Empanadas of Argentina

¡Buenos días! LIFEers showed up hungry for today's class on making Argentinian empanadas. "Empanada", as it is written in Spanish and Portuguese, or "impanata" in Italian, derives from the verb "empanar" meaning "to wrap in bread". Thus, empanadas are small bread pastries surrounding some type of filling, which varies by region. Mexican empanadas usually contain a fruit filling whereas Italian impanatas often contain cheese and/or vegetables. The Argentinian empanadas we made in class contain ground beef and green olives.

Empanada recipe
• 1 onion, chopped
• 1 pound ground beef (not lean)
• 2 teaspoons paprika
• 1/2 teaspoon crushed red pepper flakes
• 1 teaspoon ground cumin
• 1/2 cup pitted green olives, chopped (10 oz jar)
• 2 cloves garlic chopped
• 1 egg
• 2 packages of frozen empanada dough (1 package has 16 dough slices)

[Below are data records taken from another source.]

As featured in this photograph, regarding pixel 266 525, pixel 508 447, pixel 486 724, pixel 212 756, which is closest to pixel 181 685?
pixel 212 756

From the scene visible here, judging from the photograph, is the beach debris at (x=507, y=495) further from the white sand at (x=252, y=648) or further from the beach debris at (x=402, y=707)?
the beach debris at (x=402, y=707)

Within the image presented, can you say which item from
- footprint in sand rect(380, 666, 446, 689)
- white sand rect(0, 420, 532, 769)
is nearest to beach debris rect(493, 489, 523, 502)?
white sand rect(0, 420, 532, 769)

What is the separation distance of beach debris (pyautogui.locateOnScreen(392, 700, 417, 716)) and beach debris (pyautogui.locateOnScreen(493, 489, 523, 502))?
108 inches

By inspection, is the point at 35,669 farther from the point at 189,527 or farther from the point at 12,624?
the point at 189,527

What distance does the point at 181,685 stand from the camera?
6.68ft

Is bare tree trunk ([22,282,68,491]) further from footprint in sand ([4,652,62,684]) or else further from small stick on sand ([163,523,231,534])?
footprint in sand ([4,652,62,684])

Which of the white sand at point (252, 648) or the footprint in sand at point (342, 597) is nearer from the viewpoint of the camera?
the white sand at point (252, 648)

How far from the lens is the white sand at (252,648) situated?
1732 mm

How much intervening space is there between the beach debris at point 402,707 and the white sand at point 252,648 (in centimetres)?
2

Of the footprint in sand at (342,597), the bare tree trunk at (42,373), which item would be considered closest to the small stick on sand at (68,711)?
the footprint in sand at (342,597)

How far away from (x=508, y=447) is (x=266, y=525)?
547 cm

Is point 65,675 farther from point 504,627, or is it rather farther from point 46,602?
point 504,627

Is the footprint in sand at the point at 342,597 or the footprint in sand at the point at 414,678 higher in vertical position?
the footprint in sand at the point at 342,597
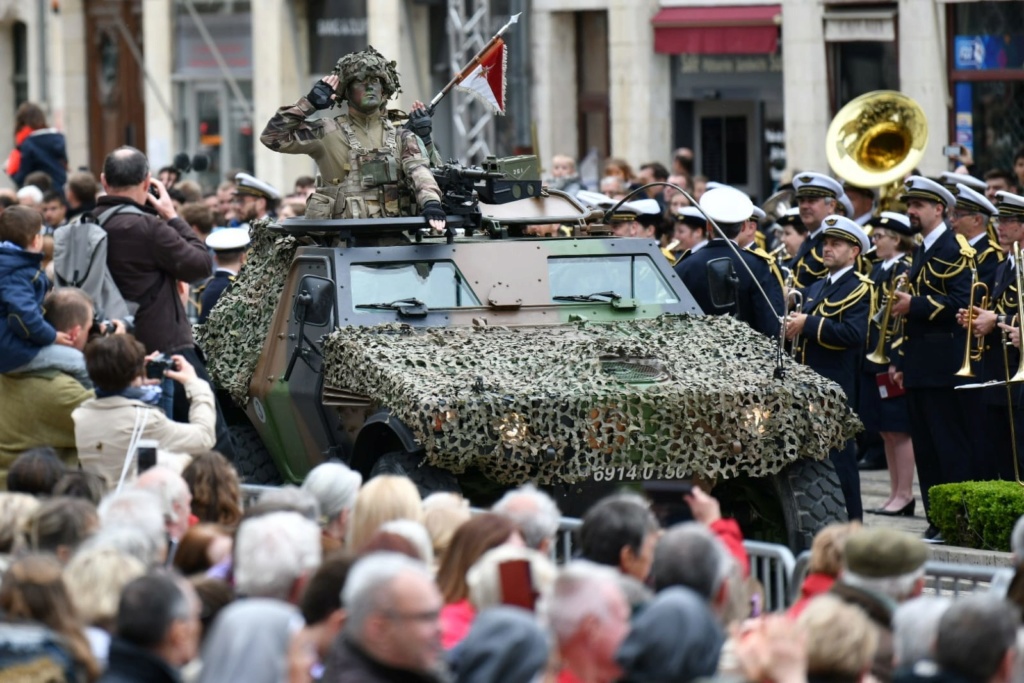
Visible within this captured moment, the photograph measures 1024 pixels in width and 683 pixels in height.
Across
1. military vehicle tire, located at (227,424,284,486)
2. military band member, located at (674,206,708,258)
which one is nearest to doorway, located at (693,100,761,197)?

Brown the ground beef with the chopped onions and garlic on low heat, adding the spices when it begins to brown. Add the olives. Since the meat will continue to cook in the empanada, don’t cook it thoroughly in the pan. Let it cool. Spoon a small amount of the meat mixture onto the center of a thawed empanada dough slice. Fold the dough over the meat like a taco. Pinch one end closed to hold the juices inside. Then pinch the entire top of the empanada closed, using a pie-crust-like pinching technique. Brush the sealed empanada with egg. Bake in the oven at 425 for 15 minutes or until golden brown. Serve plain or with hot sauce. Makes 32 empanadas.

You can buy the frozen dough at Phoenicia.
http://www.phoeniciafoods.com

To try empanadas around Houston, visit these locations:
• Manenas Deli - http://www.manenas.net/

• Asturias Bakery - http://www.insiderpages.com/b/15245358248/asturias-bakery-houston

We also learned about Yerba Mate tea, a popular beverage of the gauchos, which is rumored to be healthy and help you loose weight, but is also supposedly tied to increased incidents of throat cancer in the gauchos that drank it daily. Todo en moderación, I always say. The gauchos drank the tea in little wooden cups, of which we had several examples in class. ¡Hasta luego!